» **The problem**
Find "As the image" in the data below; transcribe the line it appears on and each line after it, exactly, to the end, and nothing else.

» **Extracted records**
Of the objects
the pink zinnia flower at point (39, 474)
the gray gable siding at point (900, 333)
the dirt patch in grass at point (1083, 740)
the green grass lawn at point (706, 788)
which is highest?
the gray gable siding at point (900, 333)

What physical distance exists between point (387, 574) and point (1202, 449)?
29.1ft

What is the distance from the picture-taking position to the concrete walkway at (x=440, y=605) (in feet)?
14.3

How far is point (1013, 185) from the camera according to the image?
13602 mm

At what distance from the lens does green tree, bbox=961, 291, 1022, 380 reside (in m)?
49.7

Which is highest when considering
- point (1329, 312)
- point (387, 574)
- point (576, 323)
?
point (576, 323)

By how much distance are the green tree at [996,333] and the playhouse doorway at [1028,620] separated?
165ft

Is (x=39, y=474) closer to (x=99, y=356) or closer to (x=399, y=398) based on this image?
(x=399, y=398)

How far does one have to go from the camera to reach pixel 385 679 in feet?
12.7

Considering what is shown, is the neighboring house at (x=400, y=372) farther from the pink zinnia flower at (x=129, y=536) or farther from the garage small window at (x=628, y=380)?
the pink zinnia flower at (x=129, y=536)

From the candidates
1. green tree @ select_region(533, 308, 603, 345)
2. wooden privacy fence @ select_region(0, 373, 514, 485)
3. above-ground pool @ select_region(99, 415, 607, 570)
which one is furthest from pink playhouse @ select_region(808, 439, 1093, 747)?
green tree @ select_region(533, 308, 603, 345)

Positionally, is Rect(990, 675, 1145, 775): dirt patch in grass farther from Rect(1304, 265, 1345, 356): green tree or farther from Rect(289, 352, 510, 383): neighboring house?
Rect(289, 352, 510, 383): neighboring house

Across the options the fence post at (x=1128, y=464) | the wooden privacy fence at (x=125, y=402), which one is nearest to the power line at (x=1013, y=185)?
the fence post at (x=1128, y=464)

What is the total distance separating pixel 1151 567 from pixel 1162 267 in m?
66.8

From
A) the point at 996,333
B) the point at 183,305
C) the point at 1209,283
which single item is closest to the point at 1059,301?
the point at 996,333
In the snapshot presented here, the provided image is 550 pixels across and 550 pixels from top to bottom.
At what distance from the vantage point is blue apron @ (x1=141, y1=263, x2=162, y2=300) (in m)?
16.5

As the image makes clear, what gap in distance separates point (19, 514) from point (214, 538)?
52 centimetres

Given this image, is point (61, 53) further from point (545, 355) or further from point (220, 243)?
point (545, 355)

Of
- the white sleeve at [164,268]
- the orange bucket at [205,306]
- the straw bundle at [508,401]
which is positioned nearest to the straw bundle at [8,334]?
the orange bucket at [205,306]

» **Finished exercise**
As the image makes clear, what gap in distance separates point (19, 514) from point (214, 538)?
52 centimetres

Given this image, is point (61, 53) further from point (545, 355) or further from point (220, 243)?
point (545, 355)

Of
- the white sleeve at [164,268]
- the orange bucket at [205,306]
- the straw bundle at [508,401]
which is positioned nearest to the straw bundle at [8,334]?
the orange bucket at [205,306]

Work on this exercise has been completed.